▶ [Data]
-------------------------

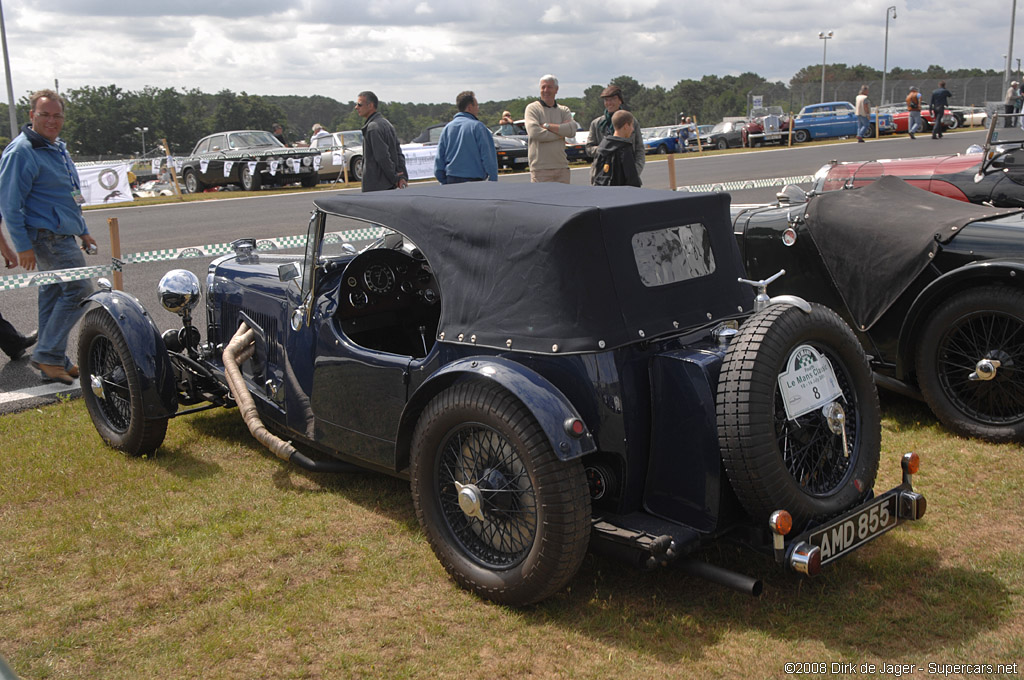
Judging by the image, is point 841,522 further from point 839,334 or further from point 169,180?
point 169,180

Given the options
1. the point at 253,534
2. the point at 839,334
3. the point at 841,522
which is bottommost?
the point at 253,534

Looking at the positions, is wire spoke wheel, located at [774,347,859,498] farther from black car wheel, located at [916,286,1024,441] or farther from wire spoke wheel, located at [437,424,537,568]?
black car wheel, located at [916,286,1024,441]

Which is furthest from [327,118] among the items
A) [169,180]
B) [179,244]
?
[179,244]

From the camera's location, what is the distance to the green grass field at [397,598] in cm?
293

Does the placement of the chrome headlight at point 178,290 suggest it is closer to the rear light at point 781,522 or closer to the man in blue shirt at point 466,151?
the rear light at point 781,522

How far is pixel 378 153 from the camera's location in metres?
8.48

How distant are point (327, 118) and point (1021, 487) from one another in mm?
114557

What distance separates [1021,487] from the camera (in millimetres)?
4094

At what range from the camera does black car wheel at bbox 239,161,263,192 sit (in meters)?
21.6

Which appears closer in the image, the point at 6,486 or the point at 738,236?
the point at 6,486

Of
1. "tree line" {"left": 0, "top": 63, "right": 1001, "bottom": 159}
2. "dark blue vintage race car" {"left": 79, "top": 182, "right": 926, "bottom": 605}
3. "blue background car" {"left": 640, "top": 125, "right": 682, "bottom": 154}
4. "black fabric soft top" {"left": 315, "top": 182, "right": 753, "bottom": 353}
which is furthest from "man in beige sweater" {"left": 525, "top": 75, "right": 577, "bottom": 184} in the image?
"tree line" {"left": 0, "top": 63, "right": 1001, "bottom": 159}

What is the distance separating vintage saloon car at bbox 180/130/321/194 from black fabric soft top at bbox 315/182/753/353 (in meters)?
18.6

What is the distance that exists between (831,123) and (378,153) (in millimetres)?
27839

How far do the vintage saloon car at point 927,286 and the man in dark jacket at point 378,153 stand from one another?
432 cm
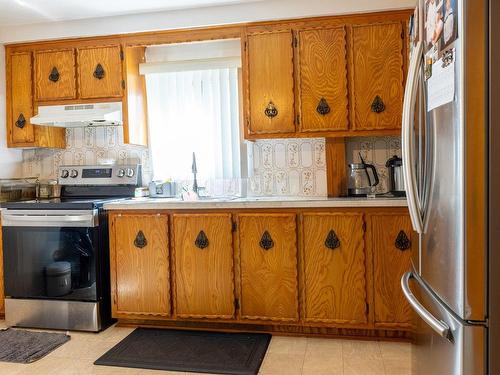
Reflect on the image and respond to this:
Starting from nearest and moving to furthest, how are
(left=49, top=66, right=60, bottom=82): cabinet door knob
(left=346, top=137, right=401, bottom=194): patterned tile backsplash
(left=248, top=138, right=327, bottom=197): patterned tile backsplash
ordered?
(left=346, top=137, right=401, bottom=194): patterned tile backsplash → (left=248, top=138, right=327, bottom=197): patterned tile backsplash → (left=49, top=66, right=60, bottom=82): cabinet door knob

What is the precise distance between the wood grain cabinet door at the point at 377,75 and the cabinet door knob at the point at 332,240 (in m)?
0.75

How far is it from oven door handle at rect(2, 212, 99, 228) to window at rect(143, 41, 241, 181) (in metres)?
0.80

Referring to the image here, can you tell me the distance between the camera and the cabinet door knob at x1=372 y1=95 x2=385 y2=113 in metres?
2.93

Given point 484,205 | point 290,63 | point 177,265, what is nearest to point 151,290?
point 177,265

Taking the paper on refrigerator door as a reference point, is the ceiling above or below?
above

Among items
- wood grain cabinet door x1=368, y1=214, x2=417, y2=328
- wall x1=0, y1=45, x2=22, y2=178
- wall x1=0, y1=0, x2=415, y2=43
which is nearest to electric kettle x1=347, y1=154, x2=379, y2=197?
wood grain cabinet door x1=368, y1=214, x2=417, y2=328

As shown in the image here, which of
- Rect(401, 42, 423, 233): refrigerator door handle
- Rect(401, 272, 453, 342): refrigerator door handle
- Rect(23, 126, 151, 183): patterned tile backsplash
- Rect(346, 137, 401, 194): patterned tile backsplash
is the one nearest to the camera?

-------------------------

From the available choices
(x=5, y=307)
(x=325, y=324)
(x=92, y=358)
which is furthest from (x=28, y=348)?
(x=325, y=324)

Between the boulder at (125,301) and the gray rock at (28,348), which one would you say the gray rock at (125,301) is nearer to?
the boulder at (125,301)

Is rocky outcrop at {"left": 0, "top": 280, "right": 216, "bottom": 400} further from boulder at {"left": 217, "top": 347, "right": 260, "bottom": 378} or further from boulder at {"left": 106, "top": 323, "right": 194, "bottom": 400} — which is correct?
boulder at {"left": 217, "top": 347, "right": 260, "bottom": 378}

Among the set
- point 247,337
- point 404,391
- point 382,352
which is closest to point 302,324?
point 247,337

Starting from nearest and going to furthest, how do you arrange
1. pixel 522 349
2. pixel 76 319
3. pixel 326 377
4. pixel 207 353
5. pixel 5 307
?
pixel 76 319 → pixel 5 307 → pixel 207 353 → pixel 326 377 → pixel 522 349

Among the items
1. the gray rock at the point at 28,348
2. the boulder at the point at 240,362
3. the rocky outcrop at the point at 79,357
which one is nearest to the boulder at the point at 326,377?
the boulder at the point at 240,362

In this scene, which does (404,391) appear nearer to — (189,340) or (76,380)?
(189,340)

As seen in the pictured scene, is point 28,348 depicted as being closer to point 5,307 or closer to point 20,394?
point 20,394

-------------------------

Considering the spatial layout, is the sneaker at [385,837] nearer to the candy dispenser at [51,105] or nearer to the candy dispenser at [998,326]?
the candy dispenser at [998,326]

-------------------------

▶ [Given problem] Count the lines in the items above that contain the string "refrigerator", matching case exactly. Give only the number.

▶ [Result of this task] 3